VENDREDI 27 AVRIL 2012
AU PIED DU MUR
Un officier qui frappe brutalement un manifestant avec son fusil-mitrailleur, quoi de plus banal dans cette contrée de non-droit que sont les territoires palestiniens occupés ? Pourtant, le lieutenant-colonel Shalom Eisner, commandant adjoint de la brigade de la vallée du Jourdain, vient d’être suspendu de ses fonctions par le chef d’état-major et interdit de commander une unité militaire pendant deux ans.
La brutalité est inscrite dans le code génétique de l’occupation coloniale : tout y est violence, depuis la présence imposée d’une armée étrangère depuis plus de quatre décennies, jusqu’au pillage des ressources naturelles – l’eau en particulier –, en passant par la mainmise sur plus de 40% des terres de Cisjordanie.
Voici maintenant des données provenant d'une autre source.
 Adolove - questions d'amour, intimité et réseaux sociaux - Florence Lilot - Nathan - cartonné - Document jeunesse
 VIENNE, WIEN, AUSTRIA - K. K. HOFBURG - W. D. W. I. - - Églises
Sans parler de la violence dite « illégale », quand certains colons en font encore plus que ce que leur autorise formellement leur statut de maîtres des lieux.
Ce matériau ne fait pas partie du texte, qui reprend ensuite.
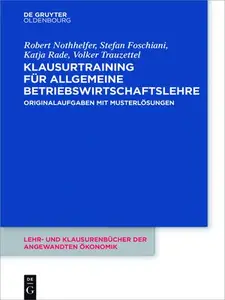 Klausurtraining für allgemeine Betriebswirtschaftslehre: Originalaufgaben mit Musterlösungen - AA...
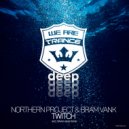Northern Project, Bram VanK - Twitch (Original Mix)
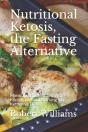 Nutritional Ketosis, The Fasting Alterna - Preview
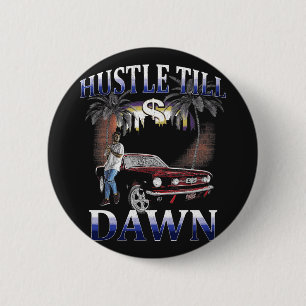 Hustle Till Dawn - Urban Streetwear Design 6 Cm Round Badge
Les colons sont presque toujours gagnants, même lorsqu’ils anticipent les décisions gouvernementales, ou s’installent sur des terres dûment inscrites au cadastre comme propriétés privées palestiniennes. C’est le cas de la nouvelle colonie de Migron. Le droit à la propriété étant sacré pour Israël, bien plus d’ailleurs que le droit à la vie, le gouvernement vient d’annoncer qu’il se plierait, le cas échéant, à la décision des tribunaux qui examinent le bien-fondé de l’appel interjeté par les propriétaires palestiniens… et relogerait ces colons dits « sauvages » quelques centaines de mètres plus loin.
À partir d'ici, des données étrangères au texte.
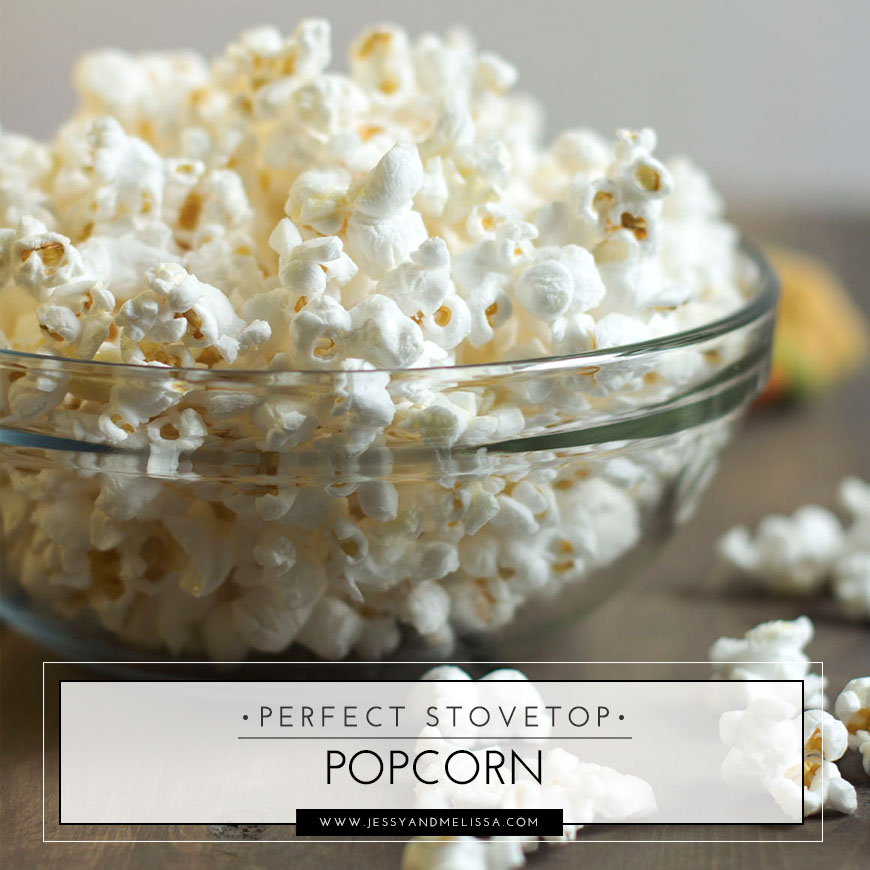 Perfect Stovetop Popcorn | Jessy + Melissa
C’est dans un tel contexte de non-droit absolu qu’il faut comprendre ce que l’affaire de Shalom Eisner a de particulier : sanctionner un officier supérieur pour avoir frappé un manifestant ? S’attaquer à des Palestiniens qui protestent contre des confiscations de terres ou des agressions de colons, cela arrive au moins une fois par semaine, avec des conséquences souvent beaucoup plus graves et, bien évidemment, personne n’est puni. En réalité, si Eisner a été sanctionné, c’est pour sa bêtise et non pas pour son acte : frapper un Palestinien n’est pas une déviation des normes de l’occupation coloniale, même devant des caméras.
Frapper un international qui manifeste dans les territoires occupés n’est pas non plus une violation des normes courantes, à condition de le faire discrètement. Or le lieutenant-colonel en question, connu pour ses positions d’extrême droite, a frappé un jeune Danois, blond aux yeux bleus, devant une caméra. Morale de l’histoire : c’est bien pour sa stupidité que le lieutenant-colonel Shalom Eisner a été sanctionné.